Extracted information: Begin

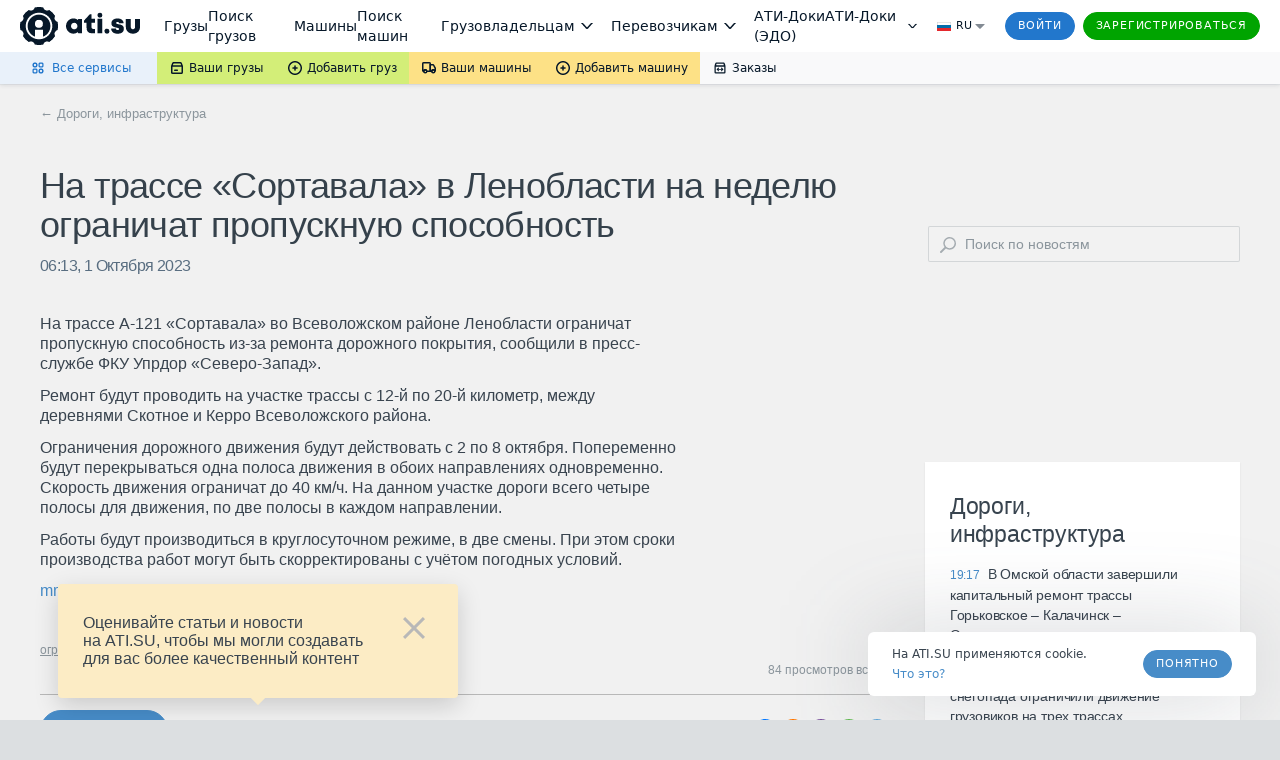

--- FILE ---
content_type: application/javascript; charset=utf-8
request_url: https://news.ati.su/frontend/common.js
body_size: 310
content:
(()=>{var o=function(){var n="https://chat.ati.su",e=document.getElementsByTagName("head")[0],t=document.createElement("script");t.type="text/javascript",t.src=n+"/client/msgr/",e.appendChild(t)},a=o;var c="underwood",i="".concat(c,"@branch:").concat("master","@commit:").concat("b5ffa4ae","@").concat("2025-12-09");document.addEventListener("DOMContentLoaded",function(){try{var r=!1;if(!r)var n=new window.Errno({dsn:"https://b2541dca10654b6c96f80e6e6a36f3d4@s1.ati.su/149",release:i,environment:"production",autoSessionTracking:!1,integrations:[new window.Sentry.Integrations.BrowserTracing],tracesSampleRate:.2})}catch(e){console.error("\u041D\u0435 \u0443\u0434\u0430\u043B\u043E\u0441\u044C \u0438\u043D\u0438\u0446\u0438\u0430\u043B\u0438\u0437\u0438\u0440\u043E\u0432\u0430\u0442\u044C Errno",e)}a()});})();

Extracted information: End

Description of the task: Repeat exactly, and only, the lines from the one containing "body_size: 310" through the end of the material.

Exercise response:
body_size: 310
content:
(()=>{var o=function(){var n="https://chat.ati.su",e=document.getElementsByTagName("head")[0],t=document.createElement("script");t.type="text/javascript",t.src=n+"/client/msgr/",e.appendChild(t)},a=o;var c="underwood",i="".concat(c,"@branch:").concat("master","@commit:").concat("b5ffa4ae","@").concat("2025-12-09");document.addEventListener("DOMContentLoaded",function(){try{var r=!1;if(!r)var n=new window.Errno({dsn:"https://b2541dca10654b6c96f80e6e6a36f3d4@s1.ati.su/149",release:i,environment:"production",autoSessionTracking:!1,integrations:[new window.Sentry.Integrations.BrowserTracing],tracesSampleRate:.2})}catch(e){console.error("\u041D\u0435 \u0443\u0434\u0430\u043B\u043E\u0441\u044C \u0438\u043D\u0438\u0446\u0438\u0430\u043B\u0438\u0437\u0438\u0440\u043E\u0432\u0430\u0442\u044C Errno",e)}a()});})();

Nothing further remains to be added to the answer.